PS2 mouse and keyboard plugs
Coax network adapter
LPT printer cable
No USB ports
Hot to cold cable



To list a few. That computer must be about 12-15 years old. I love unexamined stock photos.
(, Sat 6 Nov 2010, 11:19, 9 replies)
BNC/10baset
It's also got a 10baset connector - see the network cable exiting stage left on the same card as the BNC.

ATX was developed in 1995, so it's before ATX hit.
Which would put it probably before 97, if it's a new PC, with no legacy.

USB was around in 98, but not on most motherboards, which agrees.

There is no switch on the PSU, so it's probably after 1992ish? Which is when they went away.

The case looks cheap and lightweight, which would agree with ~96/98.

I suspect 97, so 14 years?
(, Sat 6 Nov 2010, 17:00, closed)

yup the soundcard in the bottom isa slot dates it.. above it is a parallel printer port & serial breakout, then the token ring network adapter, then a nice scsi port ooh 5mb tx, then a separate parallel port (I presume this is actually a scanner, as you'd have to allocate a separate irq channel), and then the graphics adapter.

My 386 heritage includes an ibm xt, amstrad 1640 & Olivetti 486dxi which I bought from radio rentals (remember them?) on finance that probably pisses all over the repayments of a student loan these days. The Olivetti, atypical of many items of italian origin was exceptionally produced and I can still place the exact time and place that this pc went to the great scrap dealler in the sky) maps.google.co.uk/maps?&ll=51.598482,0.042319&spn=0.00066,0.001277&t=h&z=20
(, Sat 6 Nov 2010, 22:51, closed)
It's almost like this board is full of nerds and geeks.

(, Sat 6 Nov 2010, 23:31, closed)

we're not nerds and geeks, we're the people who keep the whole shebang on the road whilst the more arty types whoopup twiiter, contemplate aristotle and back issues of the guardian. we don't get fixated by every new fad blowing through, just the good tech that was properly engineered and stands the test of time.

And heck if I'm a nerd then I'm proud of it because I'll have the upper hand when you come running asking to change a lightbulb.
(, Sun 7 Nov 2010, 0:09, closed)
Well said sir.
Now, back to making a roll-your-own cli debian distro on a usb key that I'll be booting on a box with sli & 2 monitors.
EDIT: I like the pic cause EVERYONE loves a geek stuck uncomfortably under a desk.

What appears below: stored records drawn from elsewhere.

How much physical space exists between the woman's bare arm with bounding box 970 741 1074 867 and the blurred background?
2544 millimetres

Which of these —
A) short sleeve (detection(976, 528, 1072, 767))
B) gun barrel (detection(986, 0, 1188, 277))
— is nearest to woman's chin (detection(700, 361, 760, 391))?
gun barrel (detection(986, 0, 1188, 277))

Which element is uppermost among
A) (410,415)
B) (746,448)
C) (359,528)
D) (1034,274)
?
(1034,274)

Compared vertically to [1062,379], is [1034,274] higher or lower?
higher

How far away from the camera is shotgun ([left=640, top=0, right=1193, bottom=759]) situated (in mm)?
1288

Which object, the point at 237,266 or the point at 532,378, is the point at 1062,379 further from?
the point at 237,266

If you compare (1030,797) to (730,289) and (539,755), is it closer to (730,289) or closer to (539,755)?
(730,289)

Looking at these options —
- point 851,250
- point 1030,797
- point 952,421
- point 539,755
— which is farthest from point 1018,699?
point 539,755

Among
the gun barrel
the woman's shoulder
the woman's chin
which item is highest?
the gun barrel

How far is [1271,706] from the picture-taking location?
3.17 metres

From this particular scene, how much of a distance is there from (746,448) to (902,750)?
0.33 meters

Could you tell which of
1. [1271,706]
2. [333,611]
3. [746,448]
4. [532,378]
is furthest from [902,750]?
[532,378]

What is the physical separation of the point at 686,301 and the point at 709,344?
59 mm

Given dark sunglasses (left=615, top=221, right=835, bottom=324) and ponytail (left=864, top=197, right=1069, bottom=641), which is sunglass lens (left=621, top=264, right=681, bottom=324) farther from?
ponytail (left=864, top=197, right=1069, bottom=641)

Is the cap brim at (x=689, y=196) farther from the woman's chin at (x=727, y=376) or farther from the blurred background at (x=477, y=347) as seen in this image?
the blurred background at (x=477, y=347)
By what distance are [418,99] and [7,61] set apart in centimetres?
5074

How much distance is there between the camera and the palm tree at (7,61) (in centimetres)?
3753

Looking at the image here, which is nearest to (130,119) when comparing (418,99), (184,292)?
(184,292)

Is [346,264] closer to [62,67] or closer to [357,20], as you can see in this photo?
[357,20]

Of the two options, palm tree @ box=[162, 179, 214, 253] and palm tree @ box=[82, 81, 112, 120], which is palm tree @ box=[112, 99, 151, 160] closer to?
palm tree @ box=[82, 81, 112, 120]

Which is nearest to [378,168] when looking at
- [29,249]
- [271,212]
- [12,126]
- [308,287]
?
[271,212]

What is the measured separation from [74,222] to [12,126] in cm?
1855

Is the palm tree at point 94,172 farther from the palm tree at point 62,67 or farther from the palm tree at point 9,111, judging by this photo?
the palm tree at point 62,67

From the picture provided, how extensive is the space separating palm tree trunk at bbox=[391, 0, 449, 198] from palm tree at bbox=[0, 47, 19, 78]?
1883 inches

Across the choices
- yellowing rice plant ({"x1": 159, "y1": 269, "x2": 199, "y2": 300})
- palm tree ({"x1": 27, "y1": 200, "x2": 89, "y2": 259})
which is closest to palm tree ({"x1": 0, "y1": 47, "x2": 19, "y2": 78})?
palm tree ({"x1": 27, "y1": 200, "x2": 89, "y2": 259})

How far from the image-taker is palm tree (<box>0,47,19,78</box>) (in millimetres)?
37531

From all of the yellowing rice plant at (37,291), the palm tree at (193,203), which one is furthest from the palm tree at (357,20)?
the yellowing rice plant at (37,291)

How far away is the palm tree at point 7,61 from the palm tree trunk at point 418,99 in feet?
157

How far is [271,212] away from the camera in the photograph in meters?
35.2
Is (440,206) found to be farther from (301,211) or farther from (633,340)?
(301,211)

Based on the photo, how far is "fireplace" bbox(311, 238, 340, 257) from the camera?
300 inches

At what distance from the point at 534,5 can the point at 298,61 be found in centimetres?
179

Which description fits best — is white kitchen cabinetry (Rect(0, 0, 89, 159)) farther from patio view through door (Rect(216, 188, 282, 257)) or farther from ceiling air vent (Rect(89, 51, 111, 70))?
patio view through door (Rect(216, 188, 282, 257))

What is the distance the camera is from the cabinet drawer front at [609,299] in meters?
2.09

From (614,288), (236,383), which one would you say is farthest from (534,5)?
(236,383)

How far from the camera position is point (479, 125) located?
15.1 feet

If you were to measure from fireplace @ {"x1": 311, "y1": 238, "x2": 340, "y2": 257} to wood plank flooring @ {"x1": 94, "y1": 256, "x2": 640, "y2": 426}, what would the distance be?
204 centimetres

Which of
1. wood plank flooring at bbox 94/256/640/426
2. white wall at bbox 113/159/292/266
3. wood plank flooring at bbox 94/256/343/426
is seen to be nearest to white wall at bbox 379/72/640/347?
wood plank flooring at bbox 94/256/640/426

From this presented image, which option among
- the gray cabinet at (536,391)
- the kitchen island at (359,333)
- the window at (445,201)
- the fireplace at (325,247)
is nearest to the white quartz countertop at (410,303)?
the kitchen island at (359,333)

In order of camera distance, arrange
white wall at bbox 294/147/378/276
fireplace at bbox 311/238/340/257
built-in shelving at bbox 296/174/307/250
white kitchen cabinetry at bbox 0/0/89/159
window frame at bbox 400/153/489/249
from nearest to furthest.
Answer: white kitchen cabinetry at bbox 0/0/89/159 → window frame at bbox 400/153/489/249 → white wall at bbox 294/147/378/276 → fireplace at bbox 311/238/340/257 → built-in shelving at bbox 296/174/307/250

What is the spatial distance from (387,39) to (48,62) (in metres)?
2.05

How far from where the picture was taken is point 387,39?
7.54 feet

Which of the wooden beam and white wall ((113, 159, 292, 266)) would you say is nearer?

Everyone.
(, Sun 7 Nov 2010, 6:06, closed)
Yeah...but you're also nerds and geeks.
Anyway, I'm only jealous cause I'm seeing my humble pretensions to nerdery being blown clean out the water over and over again here.
(, Sun 7 Nov 2010, 10:39, closed)

There's USB ports, or at least spaces for them, next to the PS/2 ports. Not sure why the serial and parallel ports are where the slots go when there are clearly spaces on the motherboard I/O shield though.
(, Mon 8 Nov 2010, 2:05, closed)

yup I think you might be right, one might be plugged in, I have a feeling the photographer might have asked the tec before composing the shot, 'make sure its got lots of sockets and wires', and a tec being a tec bolted anything and everything he had.

Just been digging through my scrap box and turned up 2x iOmega 100mb Zip Disk drives & 20 odd discs, now all I need is a parallel port and I can upgrade my mac!
(, Tue 9 Nov 2010, 13:30, closed)
.
He has the requisite goatee for an IT professional, but his hair cut is too professional. I think he is a model.